What is expected
Transcribe the full listing below exactly.

Records shown
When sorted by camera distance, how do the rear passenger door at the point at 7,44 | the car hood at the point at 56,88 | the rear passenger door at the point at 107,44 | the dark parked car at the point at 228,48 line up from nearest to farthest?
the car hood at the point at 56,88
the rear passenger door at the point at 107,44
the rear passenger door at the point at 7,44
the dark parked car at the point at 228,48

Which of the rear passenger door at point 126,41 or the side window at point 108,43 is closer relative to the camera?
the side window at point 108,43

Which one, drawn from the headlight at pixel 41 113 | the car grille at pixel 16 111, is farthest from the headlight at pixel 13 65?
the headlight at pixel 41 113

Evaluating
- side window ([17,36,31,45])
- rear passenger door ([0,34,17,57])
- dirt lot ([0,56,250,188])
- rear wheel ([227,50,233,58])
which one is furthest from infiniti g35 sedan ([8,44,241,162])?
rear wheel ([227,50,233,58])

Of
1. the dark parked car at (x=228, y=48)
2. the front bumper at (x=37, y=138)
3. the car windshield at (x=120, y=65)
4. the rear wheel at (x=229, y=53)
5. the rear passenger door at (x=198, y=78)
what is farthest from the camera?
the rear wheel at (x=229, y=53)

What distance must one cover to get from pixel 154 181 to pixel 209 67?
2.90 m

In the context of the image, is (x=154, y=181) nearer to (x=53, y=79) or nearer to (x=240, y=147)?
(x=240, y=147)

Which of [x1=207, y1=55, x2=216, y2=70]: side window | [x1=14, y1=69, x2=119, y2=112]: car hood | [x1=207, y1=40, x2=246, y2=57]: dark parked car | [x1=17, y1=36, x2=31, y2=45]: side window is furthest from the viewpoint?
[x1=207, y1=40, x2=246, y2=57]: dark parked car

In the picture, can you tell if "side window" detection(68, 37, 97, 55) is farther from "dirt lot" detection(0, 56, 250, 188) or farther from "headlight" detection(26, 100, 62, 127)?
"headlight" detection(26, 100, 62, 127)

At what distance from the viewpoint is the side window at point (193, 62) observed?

Output below
When sorted by camera distance, how do the rear passenger door at the point at 7,44 | the car hood at the point at 56,88 | the rear passenger door at the point at 107,44 | the dark parked car at the point at 228,48 line up from nearest to farthest?
the car hood at the point at 56,88
the rear passenger door at the point at 107,44
the rear passenger door at the point at 7,44
the dark parked car at the point at 228,48

Which of the rear passenger door at point 126,41 or the side window at point 108,43 is closer relative to the camera?
the side window at point 108,43

Which one, drawn from the headlight at pixel 41 113 | the car grille at pixel 16 111, is farthest from the headlight at pixel 13 65?
the headlight at pixel 41 113

Evaluating
- side window ([17,36,31,45])
- rear passenger door ([0,34,17,57])
- dirt lot ([0,56,250,188])
- rear wheel ([227,50,233,58])
which one is furthest from infiniti g35 sedan ([8,44,241,162])?
rear wheel ([227,50,233,58])

Of
1. the dark parked car at (x=228, y=48)
2. the front bumper at (x=37, y=138)
3. the car windshield at (x=120, y=65)
4. the rear wheel at (x=229, y=53)
5. the rear passenger door at (x=198, y=78)
what is farthest from the camera?
the rear wheel at (x=229, y=53)

What distance must one cover to get from pixel 154 181 to pixel 209 67?
2.90 m

In the context of the image, is (x=154, y=181) nearer to (x=53, y=79) or nearer to (x=240, y=147)?
(x=240, y=147)

Which of [x1=207, y1=55, x2=216, y2=70]: side window | [x1=14, y1=69, x2=119, y2=112]: car hood | [x1=207, y1=40, x2=246, y2=57]: dark parked car | [x1=17, y1=36, x2=31, y2=45]: side window is furthest from the viewpoint?
[x1=207, y1=40, x2=246, y2=57]: dark parked car

In the picture, can you tell if "side window" detection(68, 37, 97, 55) is farther from "dirt lot" detection(0, 56, 250, 188) or farther from "headlight" detection(26, 100, 62, 127)?
"headlight" detection(26, 100, 62, 127)

At what distance from the viewpoint is the side window at point (193, 62) observed?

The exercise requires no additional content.